School analogy: Before you give a final exam, you first make sure your questions actually measure what you taught. Here, the authors trained small Finnish models and watched their learning curves on many candidate tasks. If a task behaved like a good question (steady improvement, clear signal, consistent rankings, above random), it stayed; if not, it was removed.
Chef analogy: A chef taste-tests ingredients before cooking a feast. The authors taste-tested tasks with small models, keeping only the ingredients (tasks) with clean flavor (good metrics) for the final dish (the big-model evaluation).
Mechanic analogy: A mechanic tests each tool before repairing a car. If a wrench slips (unstable task), it goes back in the box. Only dependable tools (robust tasks) are used to fix the engine (evaluate large models).

Before vs. After:

Before: Finnish evaluation was scattered across different formats, included datasets of mixed quality (often machine-translated), lacked prompt variety, and didn’t check whether tasks gave stable learning signals.
After: FIN-bench-v2 unifies benchmarks into one format (HuggingFace Datasets), supplies both cloze and multiple-choice versions with five prompt variants each, applies human review to translations where needed, and filters tasks with four reliability checks based on actual learning curves.

Why it works (the intuition):

Learning curves reveal whether a task reflects real skill growth. If a model trains longer and scores consistently rise, the task likely measures learning, not luck. If the signal is clear (high SNR), the ordering of models stays stable (good consistency), and scores beat random guessing (NRC positive), then that task is a trusty ruler. Using these tasks for final evaluation makes scores meaningful and comparable.

Building blocks (concept Sandwiches re-anchored in this context):

Benchmark Suite (the report card): Input many Finnish tasks (reading, reasoning, sentiment, knowledge, alignment). Standardize them. Score them consistently.
Cloze Formulation vs. Multiple-choice Formulation (two test styles): Because base and instruction-tuned models behave differently, you need both. Cloze checks free answering; multiple-choice checks selection under constraints.
Monotonicity (learning should look like climbing stairs): If training longer doesn’t raise scores on a task, that task may be unreliable for tracking progress.
Signal-to-Noise Ratio (can we hear the score over the chatter?): A task should show a clear trend rather than wobbles.
Model Ordering Consistency (fast runners stay ahead): A stable task should preserve the relative strength of models across training.
Non-Random Performance (better than coin flips): Ensures the task isn’t so hard, mislabeled, or noisy that models perform at chance.
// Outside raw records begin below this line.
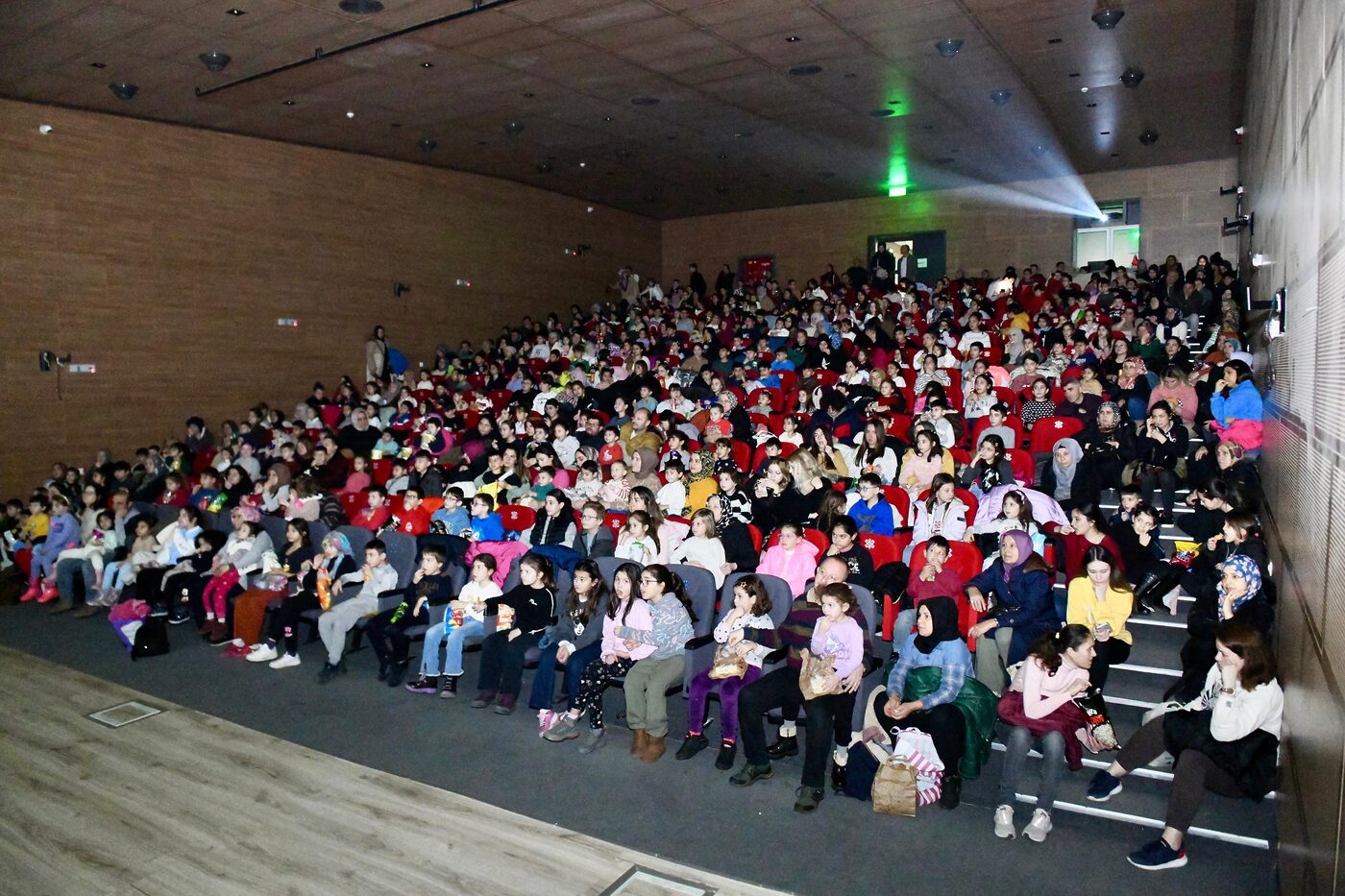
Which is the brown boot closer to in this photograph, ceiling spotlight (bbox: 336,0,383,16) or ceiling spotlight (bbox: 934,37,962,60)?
ceiling spotlight (bbox: 336,0,383,16)


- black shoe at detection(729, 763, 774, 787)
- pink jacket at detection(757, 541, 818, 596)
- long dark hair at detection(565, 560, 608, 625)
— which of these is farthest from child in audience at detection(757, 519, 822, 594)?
black shoe at detection(729, 763, 774, 787)

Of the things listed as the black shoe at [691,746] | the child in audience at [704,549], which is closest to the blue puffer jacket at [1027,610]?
the black shoe at [691,746]

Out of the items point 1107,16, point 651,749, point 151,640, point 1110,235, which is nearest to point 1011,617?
point 651,749

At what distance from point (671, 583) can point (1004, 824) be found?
229 centimetres

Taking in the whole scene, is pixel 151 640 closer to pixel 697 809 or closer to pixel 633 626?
pixel 633 626

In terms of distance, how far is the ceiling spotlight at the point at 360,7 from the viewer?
8083mm

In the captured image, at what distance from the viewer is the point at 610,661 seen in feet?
18.0

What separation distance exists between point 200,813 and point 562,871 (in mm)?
1857

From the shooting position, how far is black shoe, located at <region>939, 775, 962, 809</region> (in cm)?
435

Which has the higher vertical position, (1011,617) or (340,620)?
(1011,617)

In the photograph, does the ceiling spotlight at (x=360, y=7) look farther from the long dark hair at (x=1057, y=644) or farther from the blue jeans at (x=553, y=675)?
the long dark hair at (x=1057, y=644)

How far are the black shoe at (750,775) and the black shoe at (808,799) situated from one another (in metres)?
0.28

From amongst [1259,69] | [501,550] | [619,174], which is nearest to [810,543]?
[501,550]

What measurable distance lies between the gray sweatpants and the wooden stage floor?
109 cm
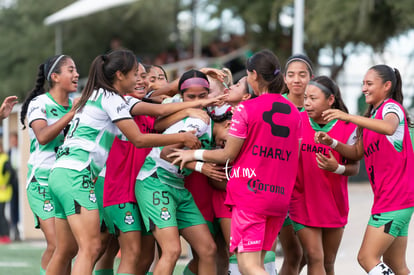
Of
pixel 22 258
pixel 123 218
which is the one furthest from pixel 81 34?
pixel 123 218

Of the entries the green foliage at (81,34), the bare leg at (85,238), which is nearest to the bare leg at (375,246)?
the bare leg at (85,238)

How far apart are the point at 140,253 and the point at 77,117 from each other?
1.39 metres

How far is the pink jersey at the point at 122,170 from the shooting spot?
6.52 m

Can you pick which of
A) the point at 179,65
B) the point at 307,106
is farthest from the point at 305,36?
the point at 307,106

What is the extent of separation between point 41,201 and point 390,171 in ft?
10.8

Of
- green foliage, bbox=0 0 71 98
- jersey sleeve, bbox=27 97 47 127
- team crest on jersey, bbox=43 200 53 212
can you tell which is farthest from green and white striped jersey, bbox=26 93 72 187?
green foliage, bbox=0 0 71 98

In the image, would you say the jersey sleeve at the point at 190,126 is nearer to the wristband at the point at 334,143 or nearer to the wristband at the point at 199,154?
the wristband at the point at 199,154

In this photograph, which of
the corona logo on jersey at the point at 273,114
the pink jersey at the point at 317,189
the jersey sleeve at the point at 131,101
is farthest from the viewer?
the pink jersey at the point at 317,189

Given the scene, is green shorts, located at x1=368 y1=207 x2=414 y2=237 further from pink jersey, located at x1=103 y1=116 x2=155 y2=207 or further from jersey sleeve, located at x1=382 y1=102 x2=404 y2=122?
pink jersey, located at x1=103 y1=116 x2=155 y2=207

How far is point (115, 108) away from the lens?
19.7 ft

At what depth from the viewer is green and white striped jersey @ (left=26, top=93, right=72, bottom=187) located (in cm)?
698

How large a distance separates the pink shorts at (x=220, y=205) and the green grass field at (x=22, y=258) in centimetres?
359

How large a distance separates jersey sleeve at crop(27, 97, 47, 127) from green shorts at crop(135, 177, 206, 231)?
1.25 metres

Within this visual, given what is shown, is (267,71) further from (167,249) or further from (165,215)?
(167,249)
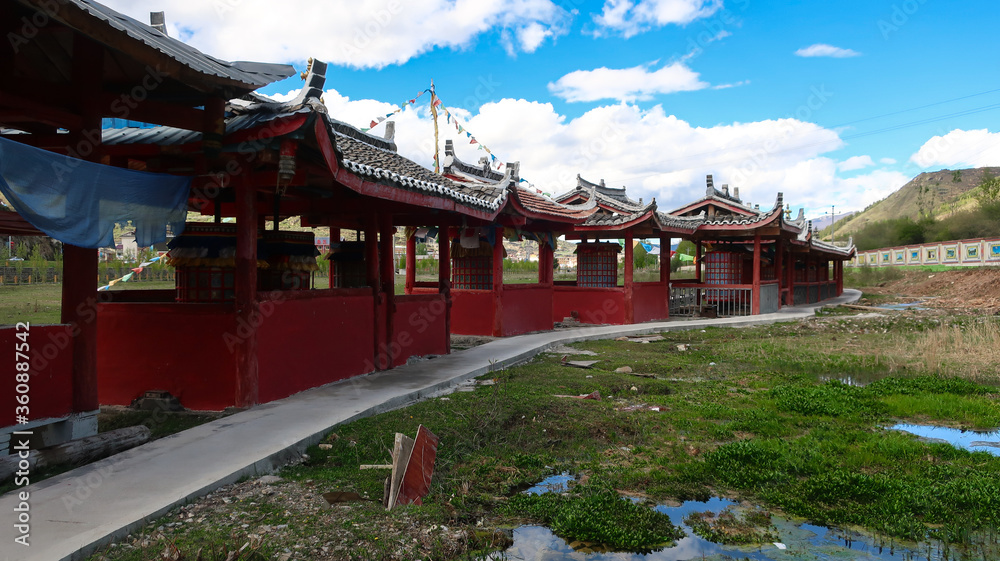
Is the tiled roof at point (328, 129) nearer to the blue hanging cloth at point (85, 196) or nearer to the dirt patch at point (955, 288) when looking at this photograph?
the blue hanging cloth at point (85, 196)

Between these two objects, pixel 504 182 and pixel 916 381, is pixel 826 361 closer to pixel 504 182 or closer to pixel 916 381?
pixel 916 381

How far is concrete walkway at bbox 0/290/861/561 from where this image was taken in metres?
3.66

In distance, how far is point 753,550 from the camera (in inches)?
156

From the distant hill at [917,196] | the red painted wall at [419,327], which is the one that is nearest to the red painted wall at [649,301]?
the red painted wall at [419,327]

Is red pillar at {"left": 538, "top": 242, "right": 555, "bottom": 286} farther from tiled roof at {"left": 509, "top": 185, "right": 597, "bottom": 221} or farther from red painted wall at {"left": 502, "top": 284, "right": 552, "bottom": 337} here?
tiled roof at {"left": 509, "top": 185, "right": 597, "bottom": 221}

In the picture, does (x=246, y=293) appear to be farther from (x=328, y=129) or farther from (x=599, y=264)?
(x=599, y=264)

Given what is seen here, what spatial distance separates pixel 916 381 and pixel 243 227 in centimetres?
938

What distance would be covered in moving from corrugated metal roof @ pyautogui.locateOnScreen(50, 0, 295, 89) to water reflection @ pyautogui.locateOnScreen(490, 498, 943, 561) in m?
4.46

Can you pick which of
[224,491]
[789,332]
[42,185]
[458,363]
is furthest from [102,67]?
[789,332]

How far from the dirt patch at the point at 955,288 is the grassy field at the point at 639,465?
19978mm

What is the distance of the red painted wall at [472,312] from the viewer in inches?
600

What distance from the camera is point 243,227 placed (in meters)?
7.05

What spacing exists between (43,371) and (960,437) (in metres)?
8.75

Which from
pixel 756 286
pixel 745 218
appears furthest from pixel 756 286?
pixel 745 218
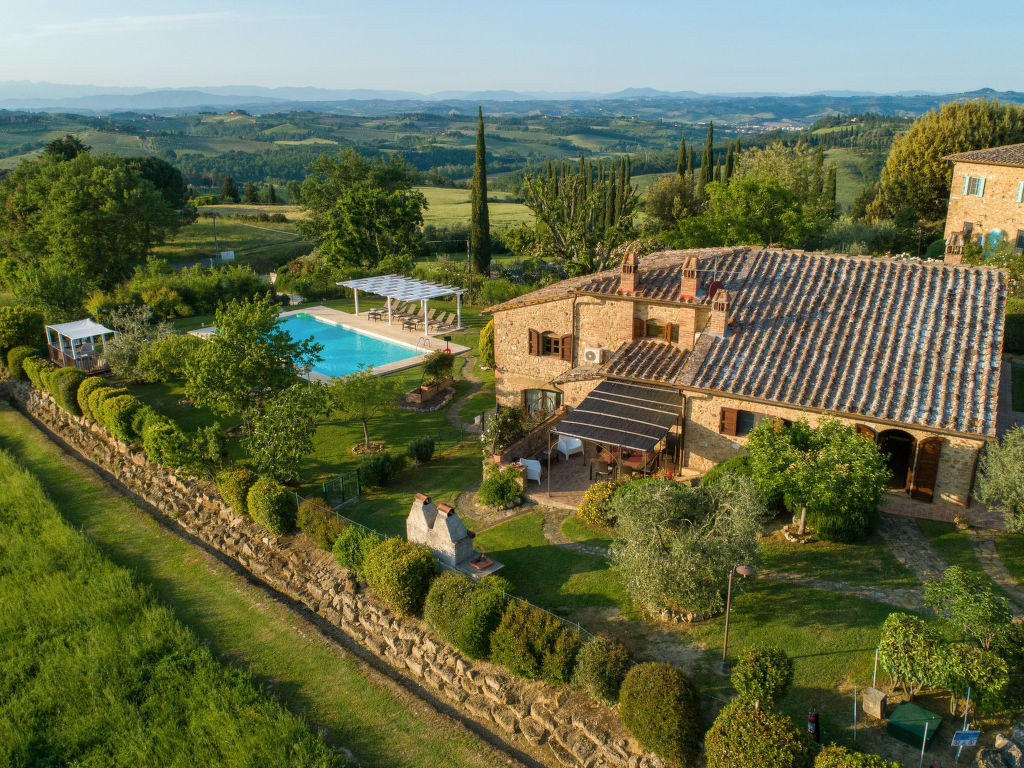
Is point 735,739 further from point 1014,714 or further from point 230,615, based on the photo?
point 230,615

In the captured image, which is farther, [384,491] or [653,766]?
[384,491]

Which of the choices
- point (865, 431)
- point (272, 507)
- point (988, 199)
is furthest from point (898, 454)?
point (988, 199)

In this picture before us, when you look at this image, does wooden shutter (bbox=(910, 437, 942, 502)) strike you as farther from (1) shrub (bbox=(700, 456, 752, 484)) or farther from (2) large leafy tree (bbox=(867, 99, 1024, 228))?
(2) large leafy tree (bbox=(867, 99, 1024, 228))

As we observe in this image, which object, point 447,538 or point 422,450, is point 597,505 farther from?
point 422,450

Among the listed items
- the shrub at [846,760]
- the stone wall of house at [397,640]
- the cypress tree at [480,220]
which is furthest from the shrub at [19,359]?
the shrub at [846,760]


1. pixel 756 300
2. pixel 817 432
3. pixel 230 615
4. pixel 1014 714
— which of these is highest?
pixel 756 300

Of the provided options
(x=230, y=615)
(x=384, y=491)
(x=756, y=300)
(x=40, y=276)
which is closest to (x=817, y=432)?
(x=756, y=300)

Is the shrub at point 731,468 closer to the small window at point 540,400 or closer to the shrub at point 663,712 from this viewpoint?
the shrub at point 663,712
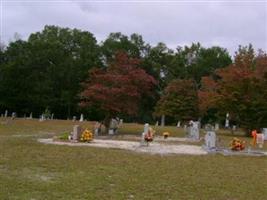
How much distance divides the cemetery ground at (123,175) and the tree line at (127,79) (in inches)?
686

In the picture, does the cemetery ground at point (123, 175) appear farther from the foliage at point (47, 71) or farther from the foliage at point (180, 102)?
the foliage at point (47, 71)

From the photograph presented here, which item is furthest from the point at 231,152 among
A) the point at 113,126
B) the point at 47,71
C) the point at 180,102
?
the point at 47,71

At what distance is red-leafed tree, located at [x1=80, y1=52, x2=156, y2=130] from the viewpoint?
3447 centimetres

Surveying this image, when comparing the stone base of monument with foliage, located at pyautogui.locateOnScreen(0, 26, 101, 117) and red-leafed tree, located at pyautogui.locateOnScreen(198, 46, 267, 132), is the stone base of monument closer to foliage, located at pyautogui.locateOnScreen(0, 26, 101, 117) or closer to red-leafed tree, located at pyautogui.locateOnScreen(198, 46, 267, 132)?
red-leafed tree, located at pyautogui.locateOnScreen(198, 46, 267, 132)

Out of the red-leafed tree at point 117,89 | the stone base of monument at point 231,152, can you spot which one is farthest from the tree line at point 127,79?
the stone base of monument at point 231,152

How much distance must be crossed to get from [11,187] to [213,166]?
296 inches

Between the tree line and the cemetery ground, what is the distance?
17.4m

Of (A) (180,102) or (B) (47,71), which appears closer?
(A) (180,102)

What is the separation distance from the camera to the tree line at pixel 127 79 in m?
36.1

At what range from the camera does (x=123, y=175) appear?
12844mm

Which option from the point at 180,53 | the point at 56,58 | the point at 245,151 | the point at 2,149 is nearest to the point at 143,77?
the point at 245,151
What changes because of this idea?

Model builders can trust Finnish scores more, especially over time and across different prompt wordings.
The community gets a living benchmark that’s easy to run (LM Evaluation Harness), easy to extend (HuggingFace Datasets), and carefully curated (human review for key translations).
Some famous benchmarks in their Finnish versions didn’t pass the reliability checks here, guiding future improvement rather than giving misleading results.

In practice, FIN-bench-v2 becomes a dependable Finnish testing ground that: (1) covers varied skills, (2) accounts for prompt sensitivity with five variants per task, (3) distinguishes base vs. instruction-tuned behavior using cloze vs. multiple-choice settings, and (4) remains maintainable, transparent, and public so others can replicate and extend it.

03Methodology

At a high level: Candidate Finnish datasets → Standardize and prompt (CF + MCF, 5 variants) → Train small Finnish LLMs and collect learning curves → Apply four reliability checks → Keep only stable tasks → Evaluate large instruction-tuned models → Release everything publicly.

Step A: Gather and standardize tasks

What happens: The team started with the original FIN-bench tasks and added Finnish versions of well-known datasets: ARC Challenge, Belebele, GoldenSwag, TruthfulQA, ScandiSent, SIB-200, SQuAD, plus FIN-bench analogies, emotions (expanded to 1,000 XED-based samples), general knowledge, HHH alignment, and similarities/abstraction. All datasets were converted to HuggingFace Datasets and made to work with the LM Evaluation Harness.
Why this step exists: Without a common format and tooling, running fair, repeatable evaluations is hard. Different scripts and file types cause confusion and breakage.
Example: ARC Challenge FI gets both cloze and multiple-choice templates with five prompt variants each, all in the same dataset structure.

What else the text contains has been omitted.